Fuuuuu Wump! Went the listless motor as the tall slender man pumped the crank turning loose each go round so as not to break his wrist if the motor engaged. Fuuu Wump! Fuuu Wump! Fuuu Wump! His hat was thrown aside in anger, Sunday tie was awry, and sweat was pouring from every pore.
It was plain to see that the man was being tested in his resolve to take his family to church. The ’34 Dodge was the temptation that was beaten about the hood several times before the otherwise useless crank was slammed into the back of the pick-up bed.
That was the signal, and everybody piled out and joined together to push. The truck was always parked crosswise an incline as contingency planning. So it was backwards and around first with Dad straining and pushing, while guiding with the steering wheel through the open door.
The chickens in the yard craned their necks and cackled in excitement as they sensed the family’s agitation. The old dog had slunk up under the front porch steps while the crank was being flung about. The family’s starched, combed, and scrubbed look turned into dusty shoes and socks, undone hair ribbons, and sweat stained shirts.
“Hold it right there!” the Daddy commanded as he got into position to quickly jump in when the pick-up was going fast enough when it was pushed down hill. There was a moment of quiet anticipation while he checked the levers and wiped the sweat from his brow. “Ready, NOW PUSH,” he said, and the muscles stood out under his thin white shirt as he and the family pushed the recalcitrant truck.
It wasn’t a long hill and at the bottom were the barn on one side and the creek on the other. Timing was important if the Dodge stayed out of both and the youngest knew to stand out of the way when the truck started moving.

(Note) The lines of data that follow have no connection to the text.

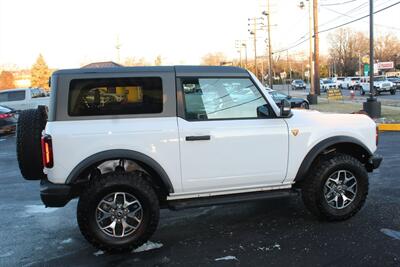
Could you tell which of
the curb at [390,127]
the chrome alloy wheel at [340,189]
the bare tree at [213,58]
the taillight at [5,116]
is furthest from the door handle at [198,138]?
the bare tree at [213,58]

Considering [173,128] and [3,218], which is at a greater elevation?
[173,128]

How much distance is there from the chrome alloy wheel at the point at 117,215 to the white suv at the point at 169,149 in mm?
10

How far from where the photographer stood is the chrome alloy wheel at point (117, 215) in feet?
15.2

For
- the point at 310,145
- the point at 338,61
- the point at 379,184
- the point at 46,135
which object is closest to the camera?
the point at 46,135

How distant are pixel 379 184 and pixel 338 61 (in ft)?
380

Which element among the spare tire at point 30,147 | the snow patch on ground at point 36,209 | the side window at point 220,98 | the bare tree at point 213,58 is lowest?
the snow patch on ground at point 36,209

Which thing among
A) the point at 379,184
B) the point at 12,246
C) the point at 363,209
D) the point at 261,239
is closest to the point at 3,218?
the point at 12,246

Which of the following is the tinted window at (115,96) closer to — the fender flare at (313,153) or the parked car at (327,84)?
the fender flare at (313,153)

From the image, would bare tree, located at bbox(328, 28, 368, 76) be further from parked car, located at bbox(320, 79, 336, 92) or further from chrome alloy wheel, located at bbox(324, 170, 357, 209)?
chrome alloy wheel, located at bbox(324, 170, 357, 209)

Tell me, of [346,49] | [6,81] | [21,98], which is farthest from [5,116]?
[346,49]

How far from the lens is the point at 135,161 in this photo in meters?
4.73

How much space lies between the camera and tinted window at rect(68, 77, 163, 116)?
4629 mm

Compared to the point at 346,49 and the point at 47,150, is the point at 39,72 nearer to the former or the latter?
the point at 346,49

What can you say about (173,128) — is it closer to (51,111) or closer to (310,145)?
(51,111)
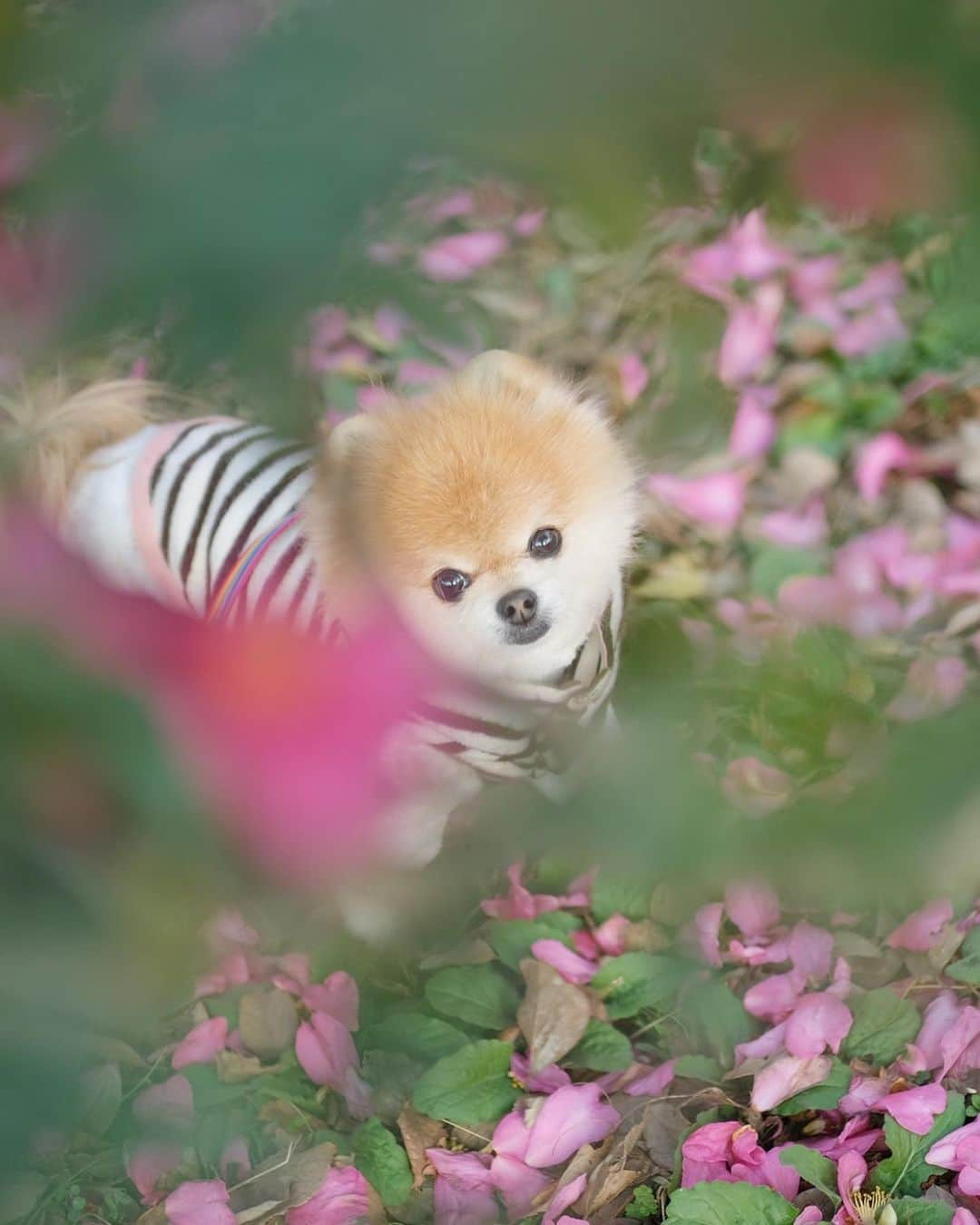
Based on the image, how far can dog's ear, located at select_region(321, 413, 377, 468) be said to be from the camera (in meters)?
0.46

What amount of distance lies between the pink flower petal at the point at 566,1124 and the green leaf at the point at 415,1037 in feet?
0.32

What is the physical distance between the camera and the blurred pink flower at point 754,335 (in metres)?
1.54

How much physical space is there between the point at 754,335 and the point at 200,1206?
4.03 ft

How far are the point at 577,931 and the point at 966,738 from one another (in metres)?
1.00

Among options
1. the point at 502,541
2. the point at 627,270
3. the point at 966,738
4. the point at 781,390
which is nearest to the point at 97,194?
the point at 966,738

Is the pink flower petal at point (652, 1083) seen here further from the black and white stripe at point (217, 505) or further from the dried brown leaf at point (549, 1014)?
the black and white stripe at point (217, 505)

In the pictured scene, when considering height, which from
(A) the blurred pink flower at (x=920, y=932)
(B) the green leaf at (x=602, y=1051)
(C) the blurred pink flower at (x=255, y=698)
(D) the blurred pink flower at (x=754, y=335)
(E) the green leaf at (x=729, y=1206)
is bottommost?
(E) the green leaf at (x=729, y=1206)

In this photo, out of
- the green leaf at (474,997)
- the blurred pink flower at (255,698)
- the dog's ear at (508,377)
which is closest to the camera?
the blurred pink flower at (255,698)

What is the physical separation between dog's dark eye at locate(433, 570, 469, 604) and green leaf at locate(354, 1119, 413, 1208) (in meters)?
0.55

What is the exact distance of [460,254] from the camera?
42cm

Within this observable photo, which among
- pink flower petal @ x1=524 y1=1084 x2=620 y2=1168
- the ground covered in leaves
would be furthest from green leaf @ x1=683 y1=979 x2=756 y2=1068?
pink flower petal @ x1=524 y1=1084 x2=620 y2=1168

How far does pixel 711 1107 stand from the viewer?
3.52ft

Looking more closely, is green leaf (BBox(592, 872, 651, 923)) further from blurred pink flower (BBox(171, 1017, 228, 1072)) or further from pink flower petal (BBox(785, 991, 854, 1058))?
blurred pink flower (BBox(171, 1017, 228, 1072))

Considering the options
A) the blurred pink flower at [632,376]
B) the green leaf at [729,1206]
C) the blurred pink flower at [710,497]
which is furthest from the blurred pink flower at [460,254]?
the blurred pink flower at [710,497]
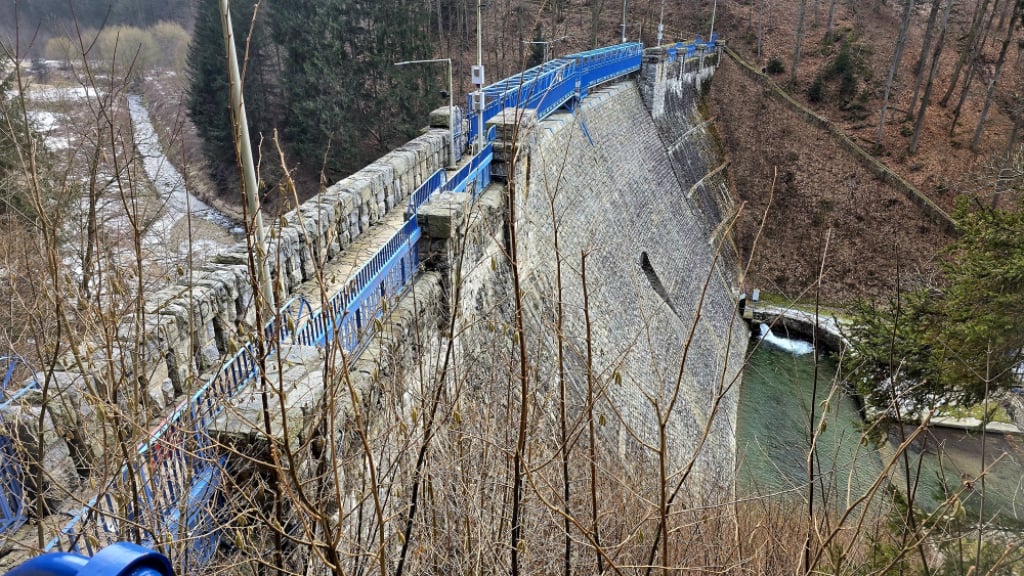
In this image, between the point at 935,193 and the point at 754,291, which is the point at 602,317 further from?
the point at 935,193

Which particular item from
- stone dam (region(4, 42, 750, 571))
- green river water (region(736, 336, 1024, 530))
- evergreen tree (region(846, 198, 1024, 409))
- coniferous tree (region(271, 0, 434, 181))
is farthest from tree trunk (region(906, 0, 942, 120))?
evergreen tree (region(846, 198, 1024, 409))

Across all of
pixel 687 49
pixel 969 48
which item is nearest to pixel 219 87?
pixel 687 49

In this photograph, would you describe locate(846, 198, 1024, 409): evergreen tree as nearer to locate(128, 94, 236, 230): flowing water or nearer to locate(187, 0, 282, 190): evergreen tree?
locate(128, 94, 236, 230): flowing water

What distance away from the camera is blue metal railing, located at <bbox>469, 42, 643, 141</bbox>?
12883 mm

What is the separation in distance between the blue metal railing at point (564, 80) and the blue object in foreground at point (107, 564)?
10.3m

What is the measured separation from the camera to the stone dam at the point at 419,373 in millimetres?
3070

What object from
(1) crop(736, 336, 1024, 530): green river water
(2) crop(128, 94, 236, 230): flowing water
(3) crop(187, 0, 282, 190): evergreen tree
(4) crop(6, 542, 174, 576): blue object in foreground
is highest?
(4) crop(6, 542, 174, 576): blue object in foreground

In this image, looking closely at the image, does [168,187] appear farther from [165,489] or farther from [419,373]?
[165,489]

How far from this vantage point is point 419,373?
5.66 m

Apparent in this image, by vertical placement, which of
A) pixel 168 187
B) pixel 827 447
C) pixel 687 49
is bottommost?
pixel 827 447

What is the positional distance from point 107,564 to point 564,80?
13.8 meters

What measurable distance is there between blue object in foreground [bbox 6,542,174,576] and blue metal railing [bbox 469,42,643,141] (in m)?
10.3

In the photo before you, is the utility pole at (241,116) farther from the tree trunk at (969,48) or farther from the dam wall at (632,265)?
the tree trunk at (969,48)

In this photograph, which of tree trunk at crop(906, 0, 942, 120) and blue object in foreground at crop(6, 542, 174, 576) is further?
tree trunk at crop(906, 0, 942, 120)
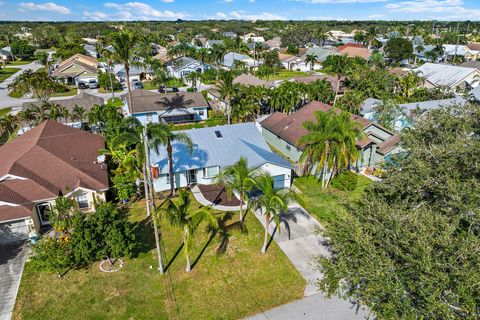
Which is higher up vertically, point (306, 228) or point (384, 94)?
point (384, 94)

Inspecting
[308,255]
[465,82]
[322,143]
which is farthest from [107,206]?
[465,82]

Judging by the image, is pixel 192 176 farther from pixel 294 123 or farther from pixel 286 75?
pixel 286 75

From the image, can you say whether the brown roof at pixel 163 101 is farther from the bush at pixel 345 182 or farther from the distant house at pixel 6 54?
the distant house at pixel 6 54

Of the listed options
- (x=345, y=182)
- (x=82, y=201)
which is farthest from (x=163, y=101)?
(x=345, y=182)

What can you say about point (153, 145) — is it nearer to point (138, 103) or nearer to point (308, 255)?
point (308, 255)

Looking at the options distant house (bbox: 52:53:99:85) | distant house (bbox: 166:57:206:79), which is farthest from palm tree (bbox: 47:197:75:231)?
distant house (bbox: 166:57:206:79)

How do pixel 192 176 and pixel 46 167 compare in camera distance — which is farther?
pixel 192 176
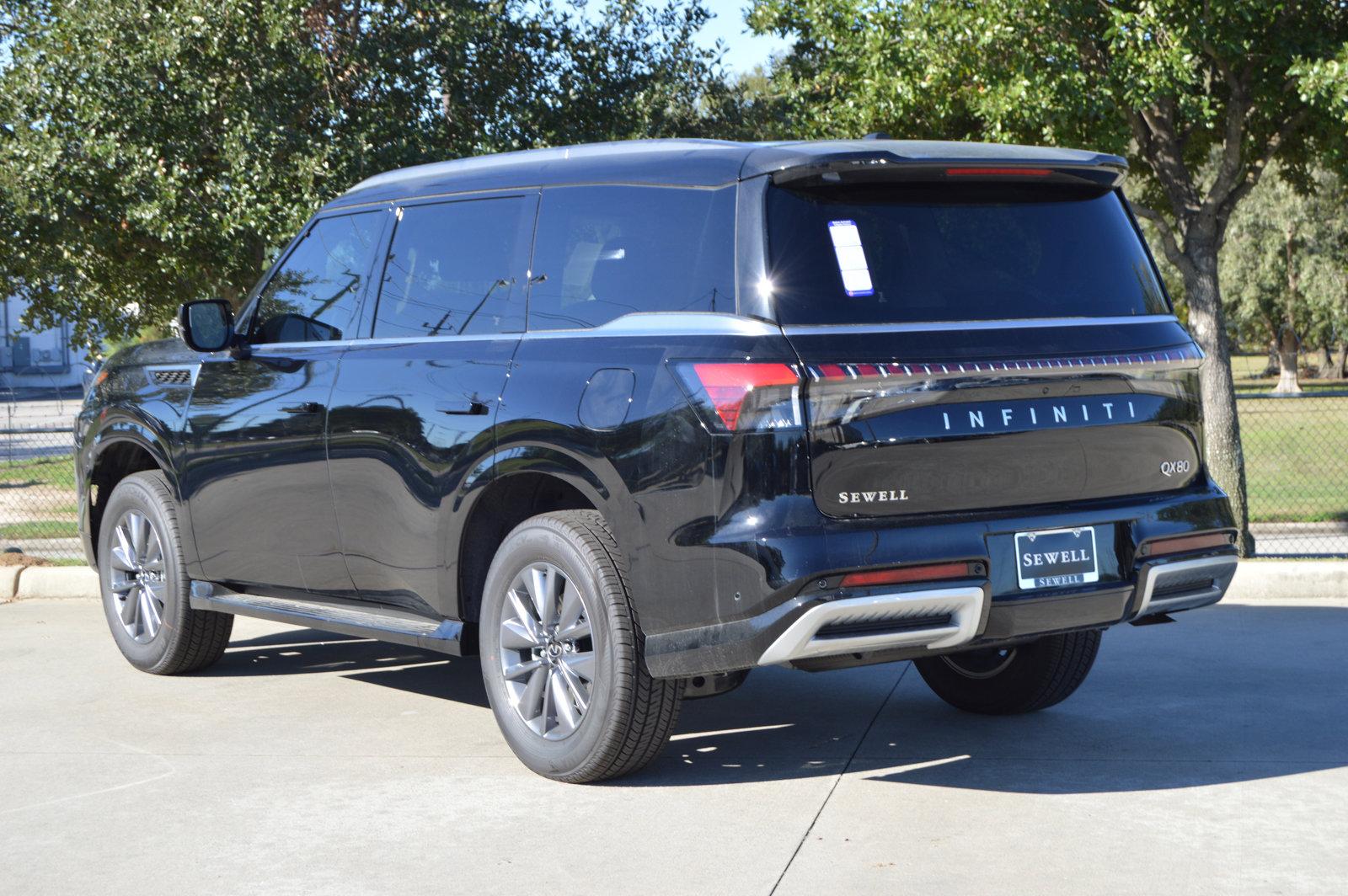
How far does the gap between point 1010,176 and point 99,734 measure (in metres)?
Answer: 4.08

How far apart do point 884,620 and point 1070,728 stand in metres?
1.86

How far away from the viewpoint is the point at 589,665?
528 cm

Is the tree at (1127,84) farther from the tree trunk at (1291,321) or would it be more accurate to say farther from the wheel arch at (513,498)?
the tree trunk at (1291,321)

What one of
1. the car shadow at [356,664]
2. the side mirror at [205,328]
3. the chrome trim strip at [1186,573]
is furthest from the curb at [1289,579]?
the chrome trim strip at [1186,573]

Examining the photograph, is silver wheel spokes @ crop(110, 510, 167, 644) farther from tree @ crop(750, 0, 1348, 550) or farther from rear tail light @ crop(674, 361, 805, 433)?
tree @ crop(750, 0, 1348, 550)

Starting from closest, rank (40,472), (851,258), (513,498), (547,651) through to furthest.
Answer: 1. (851,258)
2. (547,651)
3. (513,498)
4. (40,472)

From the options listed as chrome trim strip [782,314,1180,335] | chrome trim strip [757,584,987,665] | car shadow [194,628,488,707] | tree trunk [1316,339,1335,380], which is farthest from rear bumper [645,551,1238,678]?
tree trunk [1316,339,1335,380]

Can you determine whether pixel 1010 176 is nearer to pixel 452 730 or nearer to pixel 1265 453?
pixel 452 730

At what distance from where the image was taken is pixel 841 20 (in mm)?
14906

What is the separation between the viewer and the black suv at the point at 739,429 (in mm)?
4758

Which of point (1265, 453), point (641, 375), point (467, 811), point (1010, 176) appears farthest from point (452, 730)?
point (1265, 453)

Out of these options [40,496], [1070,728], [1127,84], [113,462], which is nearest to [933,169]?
[1070,728]

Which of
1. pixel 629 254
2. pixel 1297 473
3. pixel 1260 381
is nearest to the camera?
pixel 629 254

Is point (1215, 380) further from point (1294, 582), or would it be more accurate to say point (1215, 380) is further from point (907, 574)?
point (907, 574)
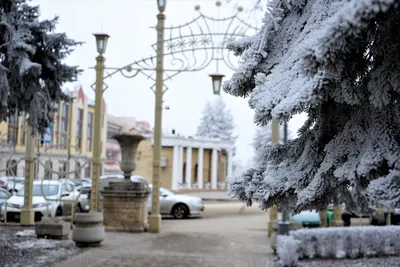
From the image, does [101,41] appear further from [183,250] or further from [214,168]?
[214,168]

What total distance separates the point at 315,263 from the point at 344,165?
694cm

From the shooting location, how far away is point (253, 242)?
12367 millimetres

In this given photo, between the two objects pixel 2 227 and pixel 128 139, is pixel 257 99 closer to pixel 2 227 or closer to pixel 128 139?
pixel 128 139

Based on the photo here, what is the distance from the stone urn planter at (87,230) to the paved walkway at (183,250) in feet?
0.98

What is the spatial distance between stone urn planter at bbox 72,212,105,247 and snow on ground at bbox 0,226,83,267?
0.77 feet

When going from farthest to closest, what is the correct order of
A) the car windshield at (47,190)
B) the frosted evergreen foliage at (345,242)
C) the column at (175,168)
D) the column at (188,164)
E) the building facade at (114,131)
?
1. the building facade at (114,131)
2. the column at (188,164)
3. the column at (175,168)
4. the car windshield at (47,190)
5. the frosted evergreen foliage at (345,242)

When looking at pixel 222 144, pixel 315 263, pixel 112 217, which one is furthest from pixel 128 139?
pixel 222 144

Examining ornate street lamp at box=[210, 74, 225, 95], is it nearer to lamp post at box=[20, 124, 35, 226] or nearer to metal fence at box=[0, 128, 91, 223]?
metal fence at box=[0, 128, 91, 223]

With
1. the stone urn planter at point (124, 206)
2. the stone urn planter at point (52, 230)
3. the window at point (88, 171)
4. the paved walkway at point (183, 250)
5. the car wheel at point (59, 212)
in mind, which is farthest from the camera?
the window at point (88, 171)

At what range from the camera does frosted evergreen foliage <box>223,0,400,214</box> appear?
7.48 ft

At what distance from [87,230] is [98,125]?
3.83m

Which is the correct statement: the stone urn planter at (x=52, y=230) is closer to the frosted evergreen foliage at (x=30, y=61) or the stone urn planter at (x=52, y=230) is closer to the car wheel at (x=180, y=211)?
the frosted evergreen foliage at (x=30, y=61)

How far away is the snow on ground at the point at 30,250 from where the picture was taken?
8.86 meters

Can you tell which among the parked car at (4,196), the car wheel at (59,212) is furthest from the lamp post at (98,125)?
the car wheel at (59,212)
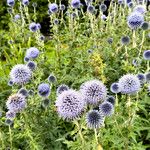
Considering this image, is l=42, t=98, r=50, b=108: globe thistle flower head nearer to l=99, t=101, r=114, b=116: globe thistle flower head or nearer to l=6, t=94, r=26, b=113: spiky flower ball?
l=6, t=94, r=26, b=113: spiky flower ball

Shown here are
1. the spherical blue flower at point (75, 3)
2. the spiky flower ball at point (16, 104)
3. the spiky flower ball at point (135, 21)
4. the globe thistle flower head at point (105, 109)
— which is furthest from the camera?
the spherical blue flower at point (75, 3)

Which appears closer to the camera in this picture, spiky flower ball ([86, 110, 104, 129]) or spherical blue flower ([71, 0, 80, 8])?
spiky flower ball ([86, 110, 104, 129])

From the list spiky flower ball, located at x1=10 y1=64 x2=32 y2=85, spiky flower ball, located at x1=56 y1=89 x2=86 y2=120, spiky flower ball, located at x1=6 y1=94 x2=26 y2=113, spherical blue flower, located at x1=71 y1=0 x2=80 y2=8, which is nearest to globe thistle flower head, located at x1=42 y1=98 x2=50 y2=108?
spiky flower ball, located at x1=10 y1=64 x2=32 y2=85

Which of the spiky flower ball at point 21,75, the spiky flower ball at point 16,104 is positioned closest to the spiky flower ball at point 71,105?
the spiky flower ball at point 16,104

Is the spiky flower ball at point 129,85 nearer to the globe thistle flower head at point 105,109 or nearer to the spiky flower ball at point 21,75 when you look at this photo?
the globe thistle flower head at point 105,109

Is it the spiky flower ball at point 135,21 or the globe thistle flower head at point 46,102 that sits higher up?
the spiky flower ball at point 135,21

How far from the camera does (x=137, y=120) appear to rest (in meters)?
3.46

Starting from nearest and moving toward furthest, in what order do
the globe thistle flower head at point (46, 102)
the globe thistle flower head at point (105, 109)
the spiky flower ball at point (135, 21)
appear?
the globe thistle flower head at point (105, 109), the globe thistle flower head at point (46, 102), the spiky flower ball at point (135, 21)

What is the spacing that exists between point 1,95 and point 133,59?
1502 mm

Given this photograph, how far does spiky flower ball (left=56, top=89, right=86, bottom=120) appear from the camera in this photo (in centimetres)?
245

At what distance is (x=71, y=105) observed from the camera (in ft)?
8.05

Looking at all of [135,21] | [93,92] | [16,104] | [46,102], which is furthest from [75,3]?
[93,92]

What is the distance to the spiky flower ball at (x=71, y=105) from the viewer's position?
8.02 ft

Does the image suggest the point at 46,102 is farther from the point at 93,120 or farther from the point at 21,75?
→ the point at 93,120
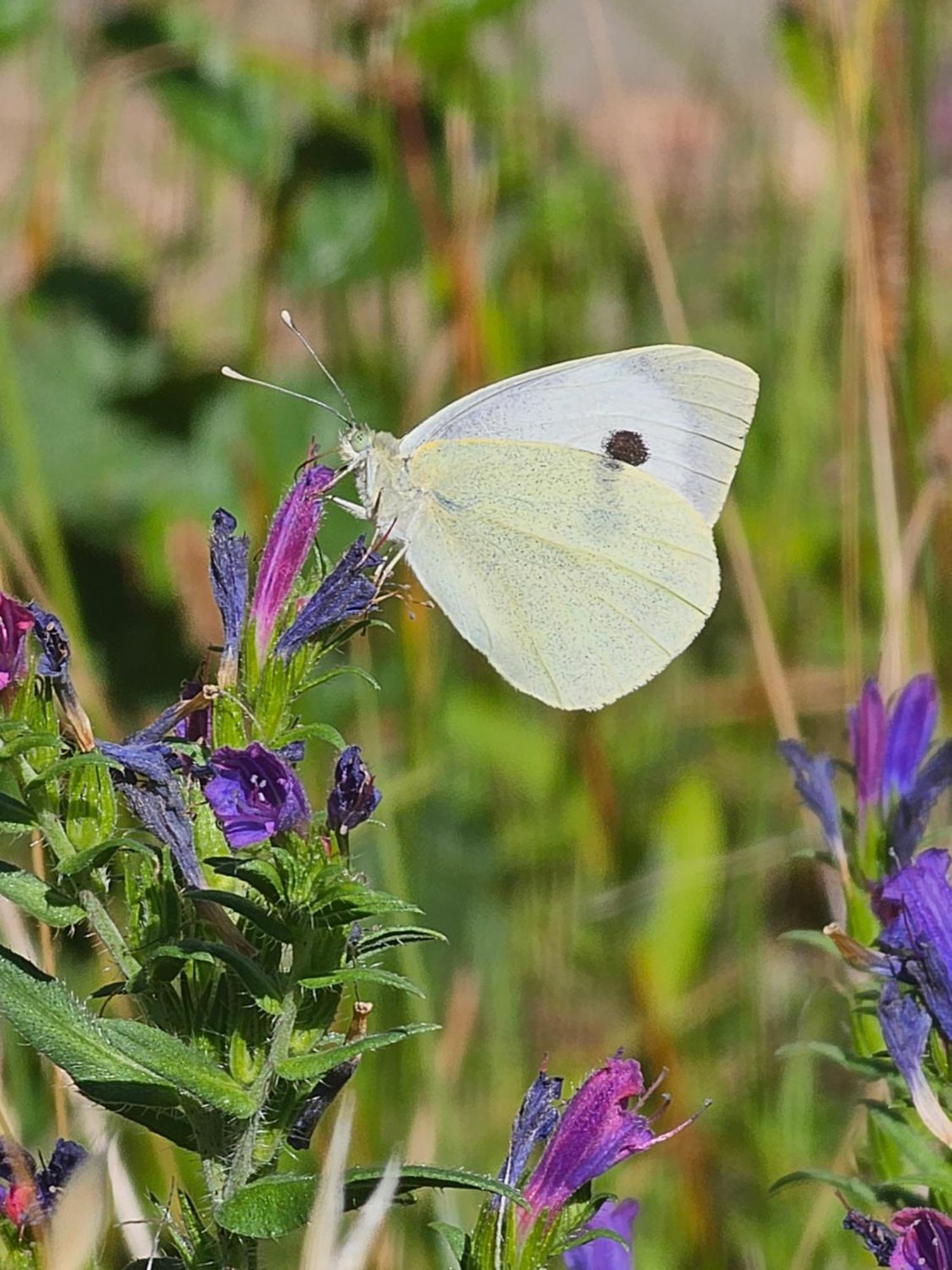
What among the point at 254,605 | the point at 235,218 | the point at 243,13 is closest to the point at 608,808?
the point at 254,605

There had to be an athletic jump at just the right moment, then a skillful shifting of gears, while letting off on the clutch, jerking the engine into action. Automobile engines didn’t hum back in the 1930-1940 period. It was a kind of thawackety-clack sound they made and that motor noise was calming as the family went on their way to church.
After a time, the head of the household became reflective and offered this bit of advice to his family. “When you grow up,” he said, “remember these three things. Don’t never go on anybody’s note, don’t ever vote for no Democrat, and don’t ever ever buy no Dodge automobile!”